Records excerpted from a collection
"""

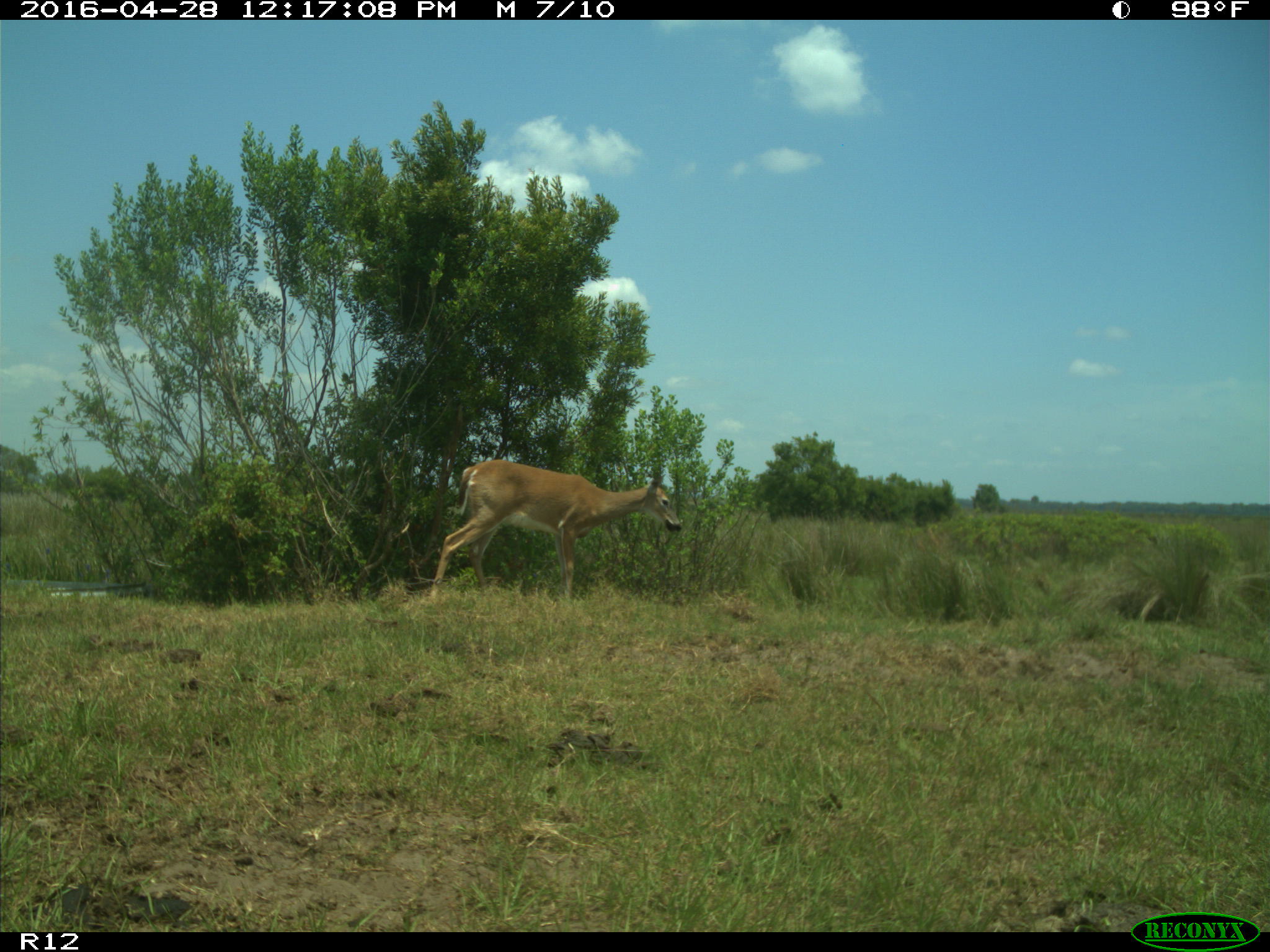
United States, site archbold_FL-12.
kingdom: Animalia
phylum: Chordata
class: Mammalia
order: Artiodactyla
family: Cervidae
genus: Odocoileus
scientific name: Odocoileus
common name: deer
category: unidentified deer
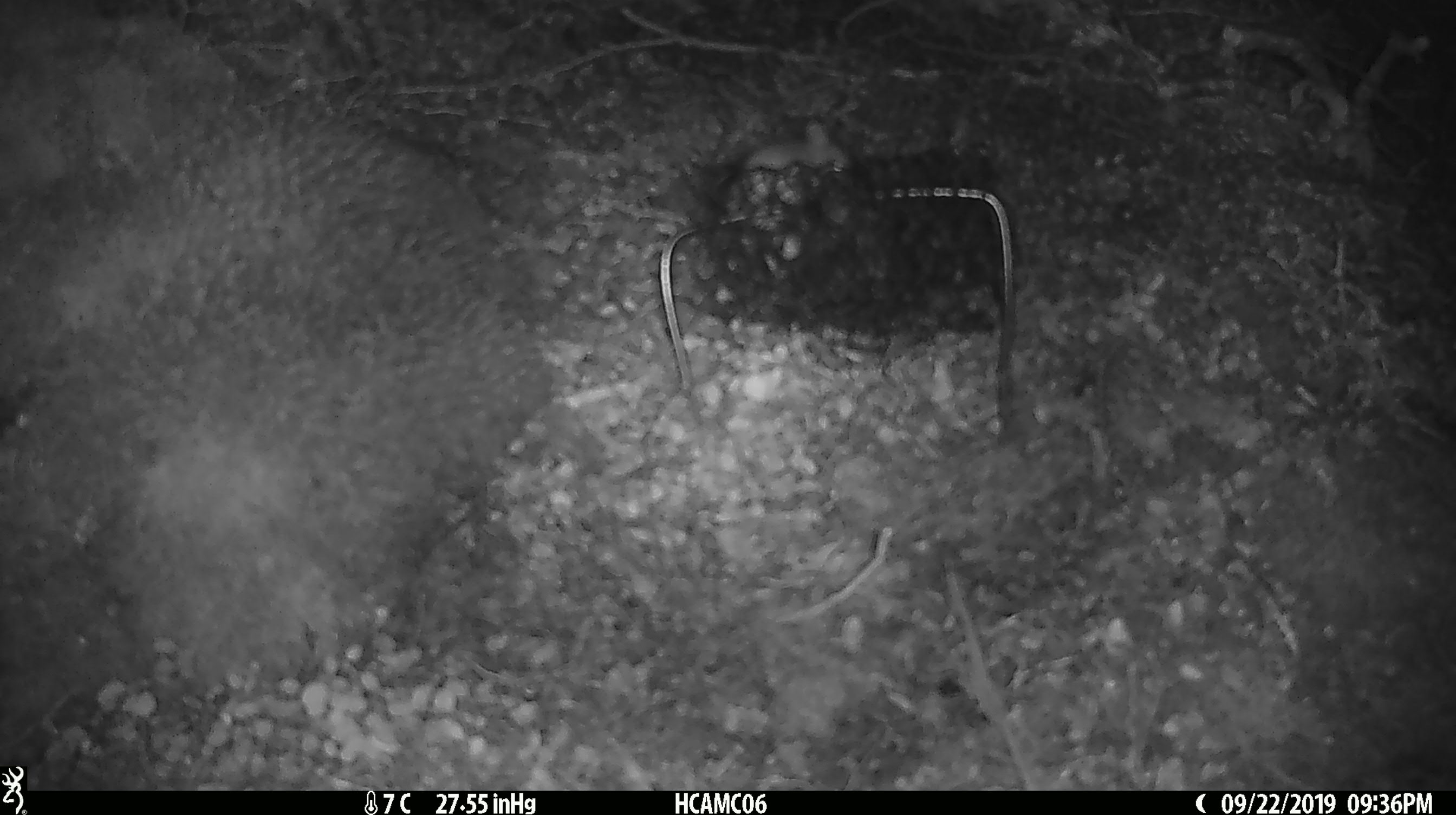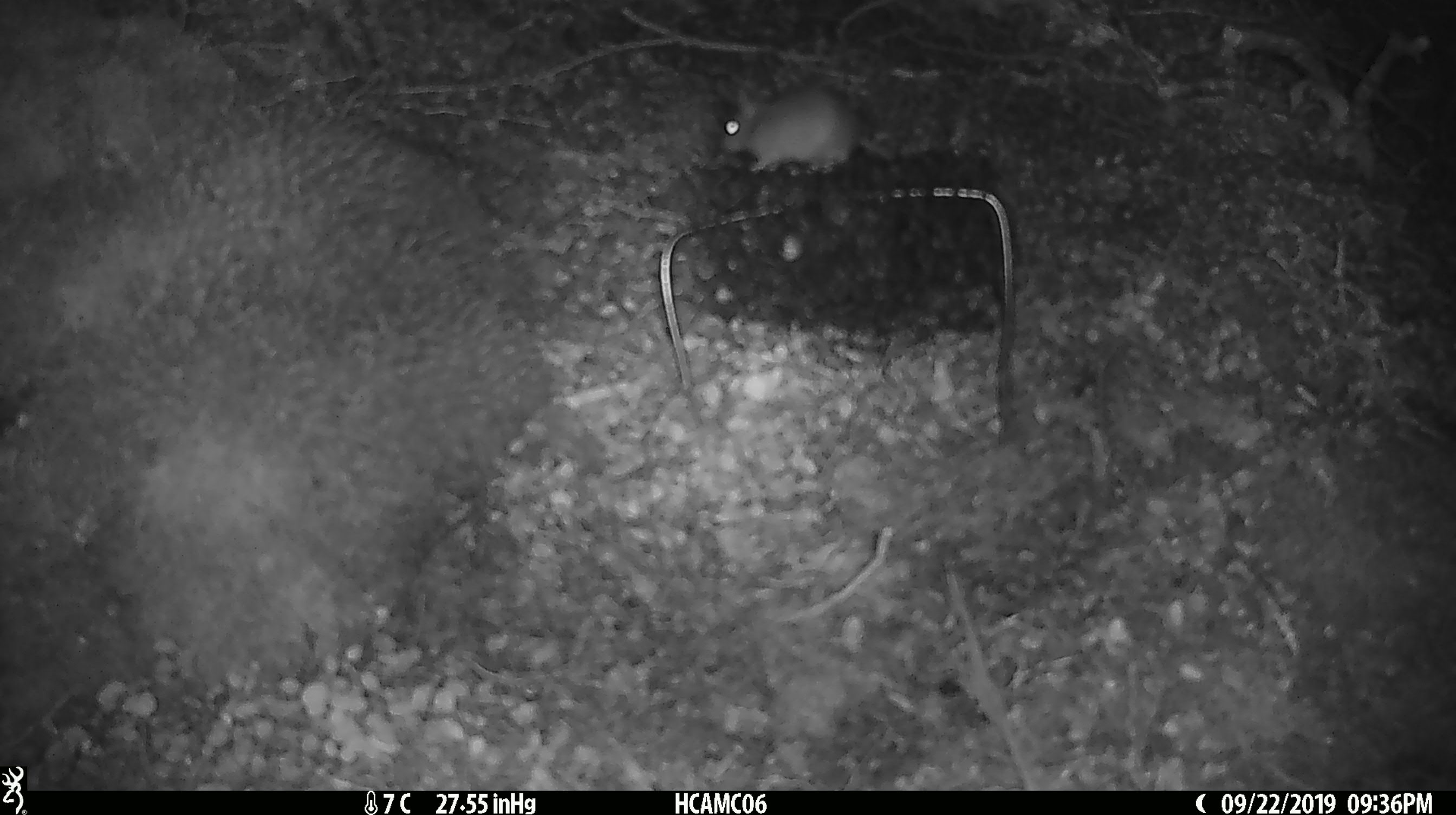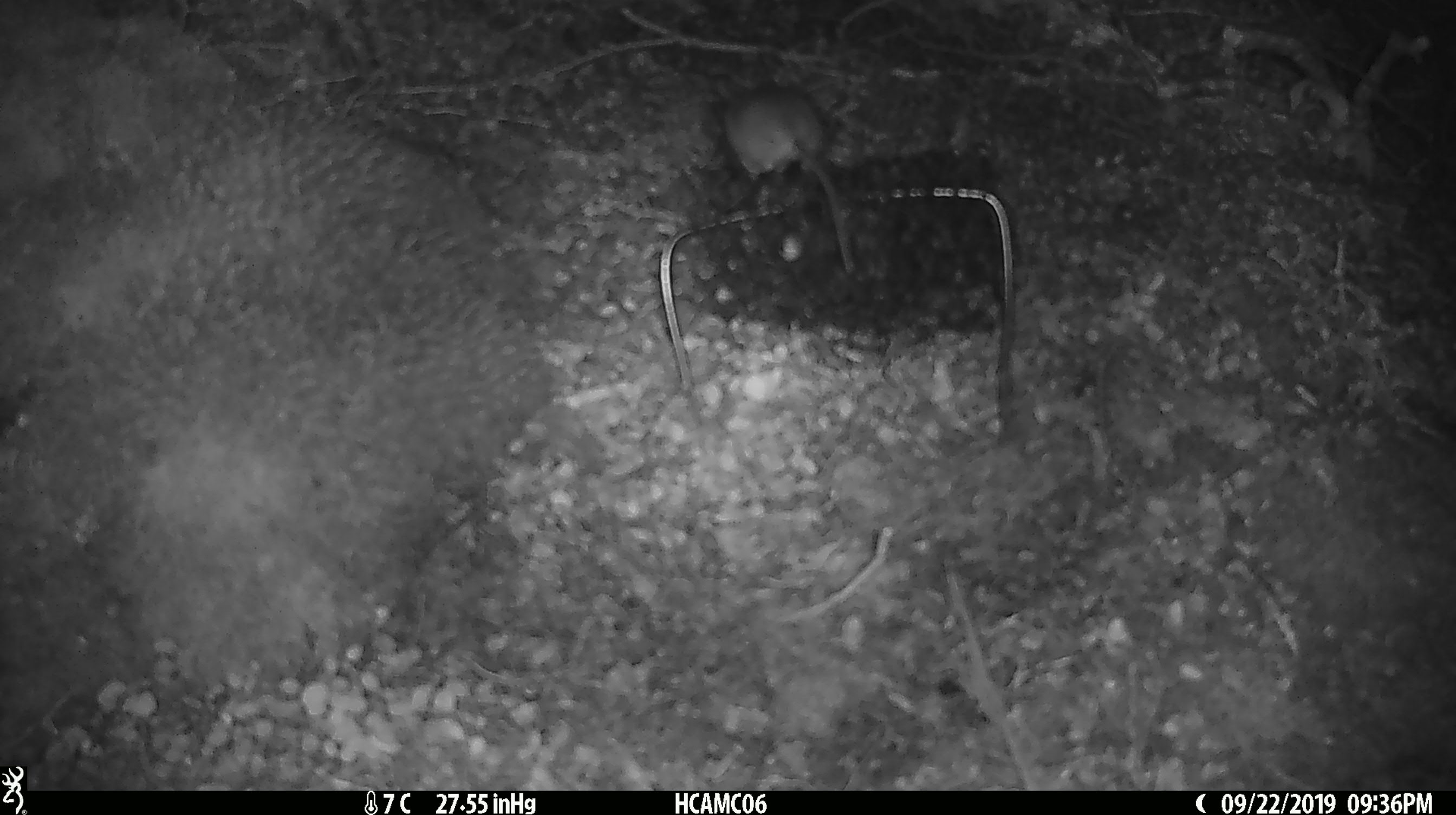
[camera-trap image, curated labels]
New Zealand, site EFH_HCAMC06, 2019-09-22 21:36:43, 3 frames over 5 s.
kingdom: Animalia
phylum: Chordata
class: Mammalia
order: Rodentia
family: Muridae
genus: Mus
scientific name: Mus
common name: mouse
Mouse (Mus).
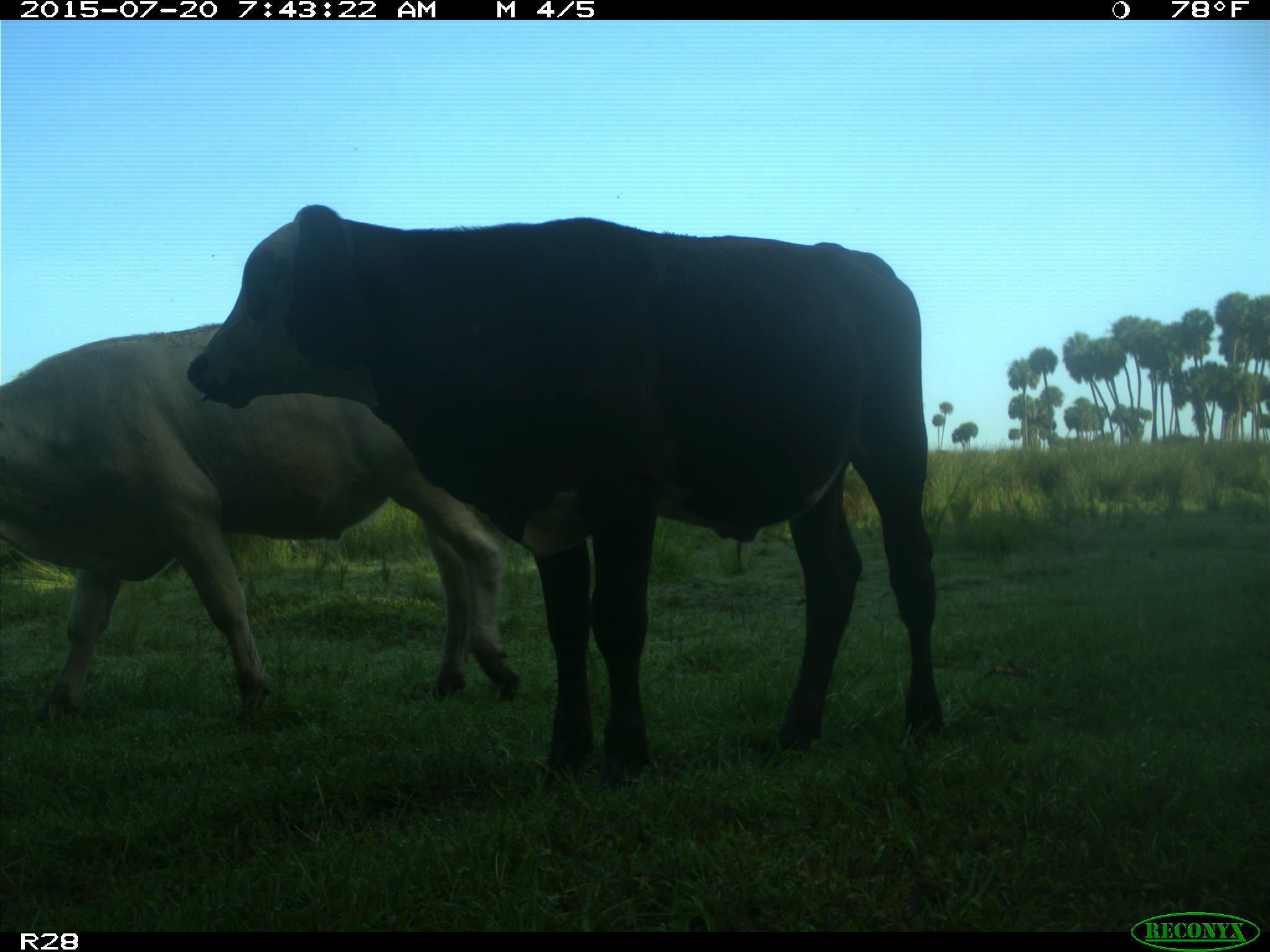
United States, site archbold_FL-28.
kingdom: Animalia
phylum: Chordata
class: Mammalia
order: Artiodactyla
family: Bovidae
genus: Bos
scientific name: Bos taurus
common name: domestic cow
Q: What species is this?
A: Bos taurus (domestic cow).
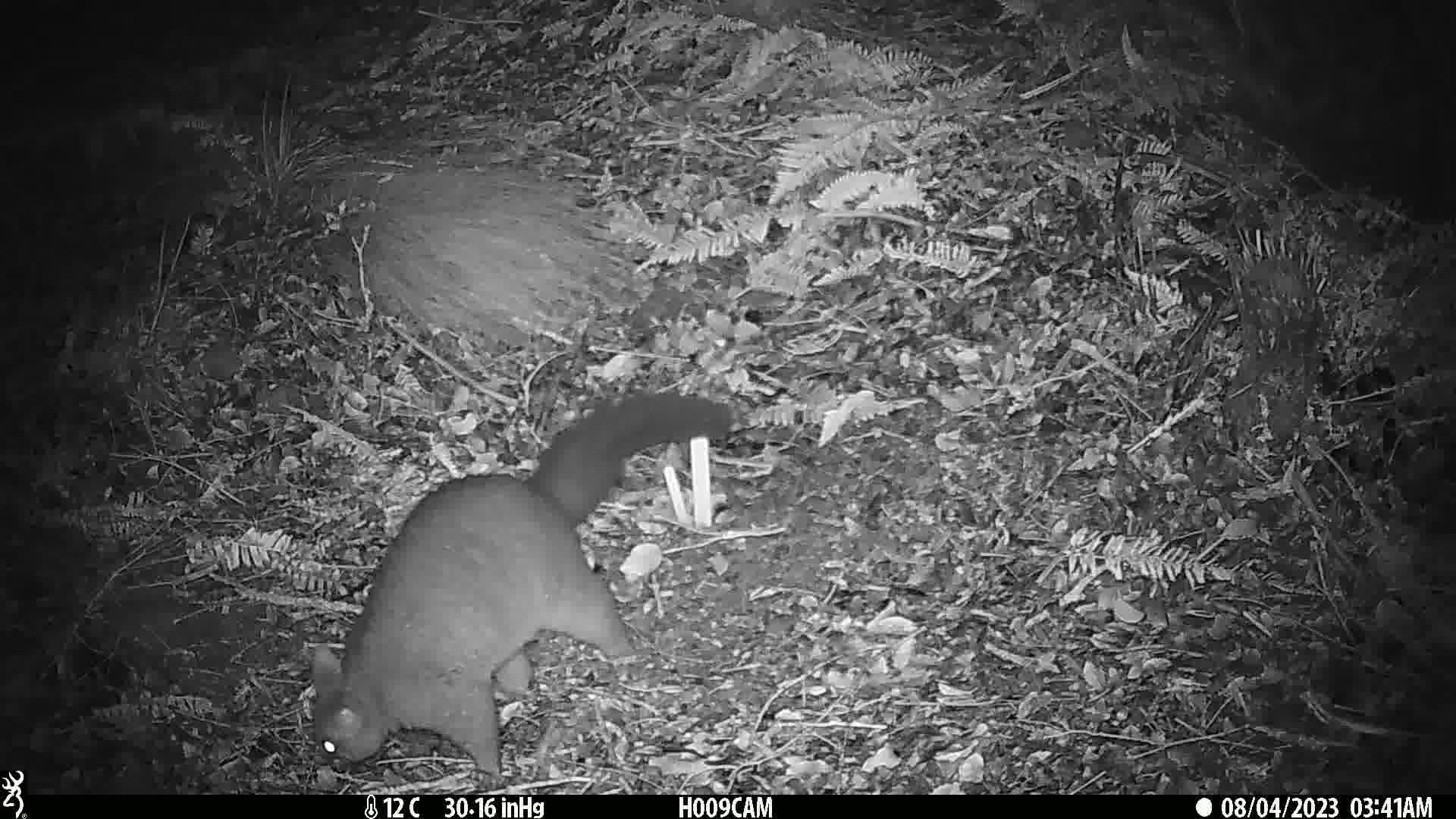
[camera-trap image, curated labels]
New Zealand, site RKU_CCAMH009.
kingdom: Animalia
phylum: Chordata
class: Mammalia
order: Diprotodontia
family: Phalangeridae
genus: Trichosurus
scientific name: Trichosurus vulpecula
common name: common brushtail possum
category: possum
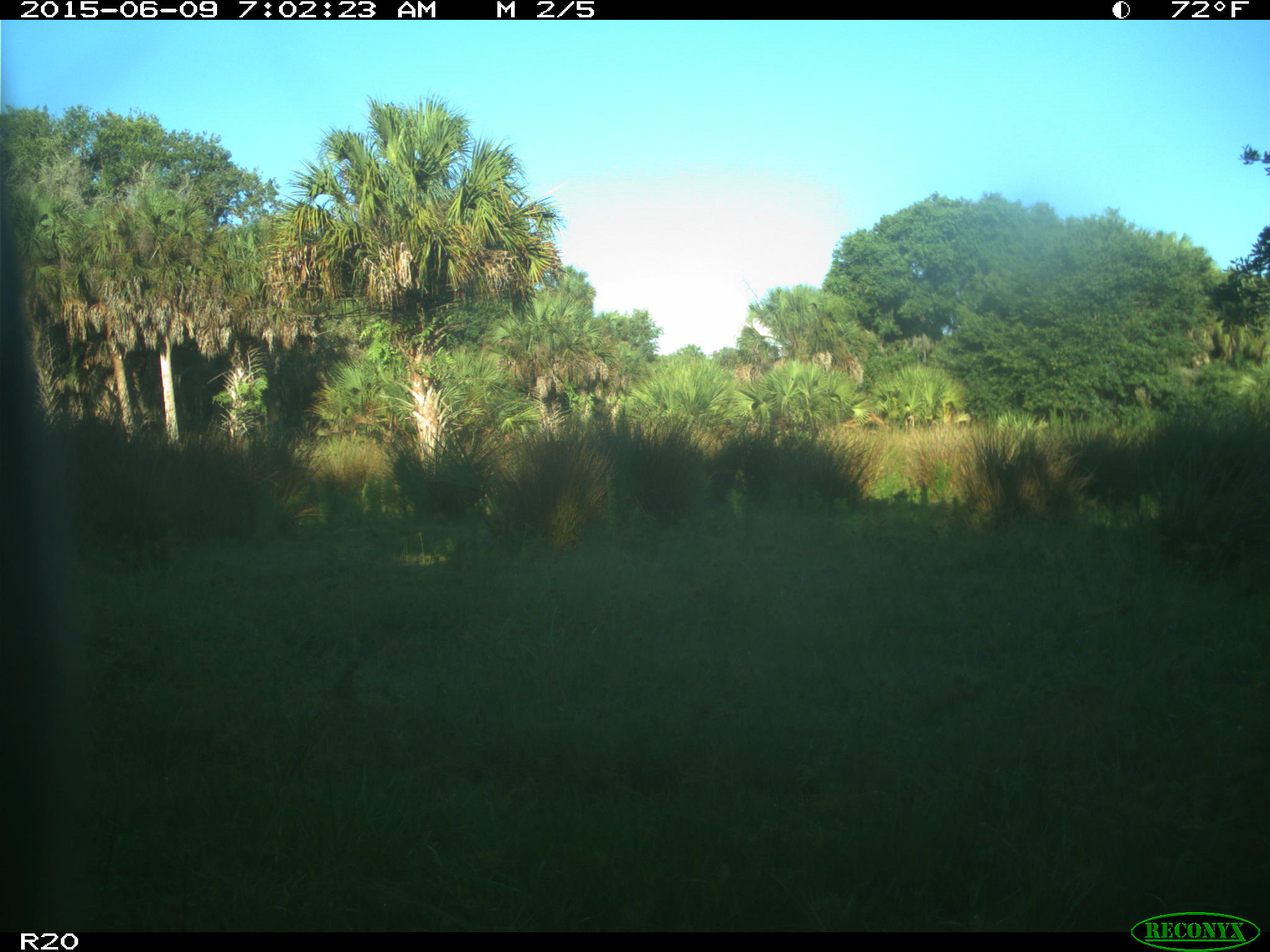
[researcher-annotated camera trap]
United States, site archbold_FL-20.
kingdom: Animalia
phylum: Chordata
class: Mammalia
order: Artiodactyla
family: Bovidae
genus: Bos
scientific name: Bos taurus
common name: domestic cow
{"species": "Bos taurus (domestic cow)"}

"""

* **PROBLEM DETAILS**: Which lines above include "site"? Show each of them by copying it.

* **PROBLEM SOLUTION**:
United States, site archbold_FL-12.
New Zealand, site EFH_HCAMC06, 2019-09-22 21:36:43, 3 frames over 5 s.
United States, site archbold_FL-28.
New Zealand, site RKU_CCAMH009.
United States, site archbold_FL-20.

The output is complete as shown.